* [Problem set]
1) In the Kenpo/Kempo event announcement, starting at "I hope all is" and ending at "of LÕ Kahi_.", copy the passage with "Roots" replaced by "Origins".
2) Please state the attendance limit for the Celebration Dinner in the Kenpo/Kempo event announcement.

* [Excerpted text]

# Kenpo/Kempo Spirit of Lo Kahi Event



## John James (May 14, 2014)

Dear Fellow Kenpo/Kempoists,

I hope all is well with you, your family, and your students. We have wonderful news to share with you 
about an upcoming event to honor our Kenpo/Kempo Heritage and Roots. The event is the Kenpo/Kempo Spirit of LÕ Kahi,​LÕ_Kahi _meaning _Unity _in Hawaiian. The event is to honor and pay respects to the Mitose/Chow Roots of Kenpo/Kempo, 
from which we all come from. The _Successors _of both Clans have agreed to represent their Art Styles andLineage in the _Spirit of LÕ Kahi_. 
The event will consist of day-long Seminars by the _Successors _and a Celebration Dinner that evening to honor our Heritage and our Honored Guests. 
For more details, please go to *www.kenpokempounity.com *for posters, reg. forms, and schedules.​
*Saturday, October 4, 2014

SUCCESSOR SEMINARS
​Westford Regency​*12 yrs & older, purple belt & above​*9am - 4pm​*Westford, MA
$89/person
​*Soke Thomas Mitose​*22nd Generation, SuccessorKosho-Ryu Kenpo​*Representing, GGM James Mitose

*​*Sifu Bill Chun, Jr.​*Successor,Go Shin Jitsu Kenpo/Chinese Kempo Kai​*Representing, GGM William K.S. Chow*​*

**Celebration Dinner

Yangtze River Restaurant​*(1 mile from Westford Regency, same road)​*6pm - Limit 80 People​*$20/person
​The Kenpo/Kempo World has suffered the loss of many great Kenpo/Kempo leaders over
the past decade or more. Among them are:

Sijo Adiano Emperado
Shihan Joe Holck
Senior Grandmaster Ed Parker
Grandmaster Ted Tabura
Great Grandmaster Al Novak
Sifu Ming Lum
Grandmaster Allen Abad
Grandmaster Victor 'Sonny' Gascon
Senior Grandmaster S. George Pesare
Professor Nick Cerio

And the list goes on and on. The Kenpo/Kempo Seniors, who can directly show us what 
Kenpo/Kempo was in its infancy, are very few and far. This is the only time this event will
take place to honor and pay respects to the Mitose/Chow Heritage and its Legacy to
the Kenpo/Kempo world.

* [Supplied information]
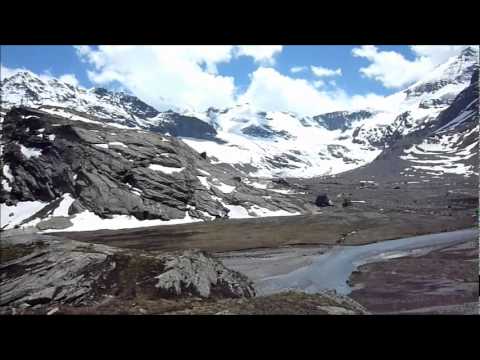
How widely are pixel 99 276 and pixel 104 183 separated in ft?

* [Responses by task]
1)
I hope all is well with you, your family, and your students. We have wonderful news to share with you 
about an upcoming event to honor our Kenpo/Kempo Heritage and Origins. The event is the Kenpo/Kempo Spirit of LÕ Kahi,​LÕ_Kahi _meaning _Unity _in Hawaiian. The event is to honor and pay respects to the Mitose/Chow Origins of Kenpo/Kempo, 
from which we all come from. The _Successors _of both Clans have agreed to represent their Art Styles andLineage in the _Spirit of LÕ Kahi_.

2) 80 people.